(Collection entries)
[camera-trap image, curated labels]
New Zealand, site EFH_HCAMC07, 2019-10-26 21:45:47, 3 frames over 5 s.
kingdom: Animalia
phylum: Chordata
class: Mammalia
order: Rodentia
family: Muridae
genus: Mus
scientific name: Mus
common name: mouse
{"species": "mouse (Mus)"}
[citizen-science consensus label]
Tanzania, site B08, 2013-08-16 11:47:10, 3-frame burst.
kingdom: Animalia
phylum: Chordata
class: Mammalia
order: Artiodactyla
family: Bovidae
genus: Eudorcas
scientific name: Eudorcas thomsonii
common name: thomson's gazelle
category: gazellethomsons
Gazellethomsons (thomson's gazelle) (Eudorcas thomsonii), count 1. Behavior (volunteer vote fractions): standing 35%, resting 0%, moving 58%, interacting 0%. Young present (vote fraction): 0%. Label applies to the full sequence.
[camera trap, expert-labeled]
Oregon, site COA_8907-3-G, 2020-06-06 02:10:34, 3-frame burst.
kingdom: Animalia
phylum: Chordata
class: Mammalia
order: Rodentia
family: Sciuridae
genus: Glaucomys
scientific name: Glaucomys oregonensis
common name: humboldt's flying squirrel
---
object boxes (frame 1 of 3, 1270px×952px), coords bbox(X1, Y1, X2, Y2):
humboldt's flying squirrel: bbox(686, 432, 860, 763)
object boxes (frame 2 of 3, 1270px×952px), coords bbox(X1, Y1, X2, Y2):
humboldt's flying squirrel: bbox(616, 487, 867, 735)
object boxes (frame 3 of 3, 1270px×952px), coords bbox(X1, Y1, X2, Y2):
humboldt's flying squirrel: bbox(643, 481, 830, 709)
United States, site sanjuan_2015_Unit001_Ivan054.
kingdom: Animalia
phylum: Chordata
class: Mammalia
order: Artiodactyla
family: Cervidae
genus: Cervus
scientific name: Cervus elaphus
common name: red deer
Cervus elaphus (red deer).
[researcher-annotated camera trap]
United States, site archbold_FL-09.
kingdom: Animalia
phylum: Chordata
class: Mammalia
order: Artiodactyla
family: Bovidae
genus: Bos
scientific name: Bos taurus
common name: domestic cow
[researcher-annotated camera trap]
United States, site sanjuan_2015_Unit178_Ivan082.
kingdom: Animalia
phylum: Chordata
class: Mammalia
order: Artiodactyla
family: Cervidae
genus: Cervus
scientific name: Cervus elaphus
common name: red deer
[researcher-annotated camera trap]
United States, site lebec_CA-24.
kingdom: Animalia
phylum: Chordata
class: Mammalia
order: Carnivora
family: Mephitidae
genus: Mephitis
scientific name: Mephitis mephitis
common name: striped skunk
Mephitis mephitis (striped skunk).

• What is needed:
From the first line of the data above through the line containing "[citizen-science consensus label]", repeat each line exactly, and add nothing.

• Exercise output:
[camera-trap image, curated labels]
New Zealand, site EFH_HCAMC07, 2019-10-26 21:45:47, 3 frames over 5 s.
kingdom: Animalia
phylum: Chordata
class: Mammalia
order: Rodentia
family: Muridae
genus: Mus
scientific name: Mus
common name: mouse
{"species": "mouse (Mus)"}
[citizen-science consensus label]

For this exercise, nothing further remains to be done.